WORK TO DO -
Reproduce each of the items below verbatim, keeping every character and line break unchanged.

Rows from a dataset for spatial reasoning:
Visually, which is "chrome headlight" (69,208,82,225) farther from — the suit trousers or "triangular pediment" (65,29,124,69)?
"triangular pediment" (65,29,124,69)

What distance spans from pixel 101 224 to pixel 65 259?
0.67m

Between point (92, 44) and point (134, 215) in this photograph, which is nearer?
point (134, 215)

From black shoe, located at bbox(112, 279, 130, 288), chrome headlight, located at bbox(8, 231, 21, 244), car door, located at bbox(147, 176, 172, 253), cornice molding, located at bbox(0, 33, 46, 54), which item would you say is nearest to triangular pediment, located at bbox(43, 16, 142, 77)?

EXERCISE RESPONSE -
Visually, which is "chrome headlight" (69,208,82,225) farther from — the suit trousers or "triangular pediment" (65,29,124,69)?
"triangular pediment" (65,29,124,69)

What distance spans from pixel 101 224 to pixel 65 259?
0.67m

Between point (92, 44) and point (134, 215) in this photograph, which is nearer?
point (134, 215)

From black shoe, located at bbox(112, 279, 130, 288), chrome headlight, located at bbox(8, 231, 21, 244), car door, located at bbox(147, 176, 172, 253), cornice molding, located at bbox(0, 33, 46, 54), which item would you say is nearest to triangular pediment, located at bbox(43, 16, 142, 77)?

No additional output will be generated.